Wi-Fi vulnerability calls for personal cyber safety awareness


Photo by Jordan Johnson jordan.d.johnson@marquette.edu

The Krack, a vulnerability in the commonly used WPA2 encryption, was publicized during National Cyber Security Awareness month.

A vulnerability in the most commonly used Wi-Fi security encryption, that affects nearly every wireless device, was publicized this month.

The vulnerability, called the Krack, makes it easier for hackers to steal passwords, bank account numbers and other personal information.

The Krack affects WPA2, the standard Wi-Fi encryption, which converts information into data to prevent unauthorized access to devices and accounts.

“If they (hackers) do it right, they can read basically everything you are sending and receiving … browsing data, even passwords you are sending over WiFi,” Jason Hubler, a junior in the College of Engineering, said.

This type of vulnerability is nothing new to the world of Wi-Fi. The original Wi-Fi encryption, WEP, was damaged so much that people could no longer safely use it, and this is when the new standard WPA2 became the safer option beginning in 2004.

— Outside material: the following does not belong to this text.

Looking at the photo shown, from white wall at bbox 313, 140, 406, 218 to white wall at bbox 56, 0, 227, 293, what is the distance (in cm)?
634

While the Krack is a big deal, it is not nearly as serious as a security breach.

Jeremy Edson, an Information Security Officer from Marquette’s IT department, said that even though researchers have found a vulnerability in WPA2, there is no evidence that this could directly lead to a major breach of personal data.

Hubler said this Krack is something to definitely keep in mind, however, there is no need to go into full technology panic since there is one big limiting factor that can keep hackers from stealing data.

“For a hacker to do this to a person, the hacker has to be within physical range of the same Wi-Fi network that person is using,” Hubler said.

According to Hubler, this means a hacker would have to be right outside someone’s house or apartment to steal information. However, he said one can never be too safe.

As far as a potential threat to campus, Edson feels confident about Marquette’s cyber safety.

“My feeling is that there is less of a risk on a large campus network since we have a well-trained IT staff that is charged with maintaining and updating the infrastructure,” he said. “Vulnerabilities like these are a reminder that we should never rely on a single technology to secure our data.”

In response to the Krack, Edson said students should update all devices, run malware scans, and be careful what personal information is released online.

Fortunately, for most smartphone users, the vulnerability will be fixed in the coming weeks, if not already. Microsoft had already updated software to protect their users from the Krack. Other companies, like Apple and Google have their updates in beta, so auto updates ensure phones are running on the latest security software.

Coincidentally, the news of the Krack was publicized during National Cyber Security Awareness month.

Mary Simmons, the Senior Director of IT, reminds students to remember the National Cyber Security Awareness month slogan, “Stop. Think. Connect.” while locating the cyber world. Making sure personal information stays personal is extremely important said Simmons, “Once that information is stolen, it is very difficult to get back.”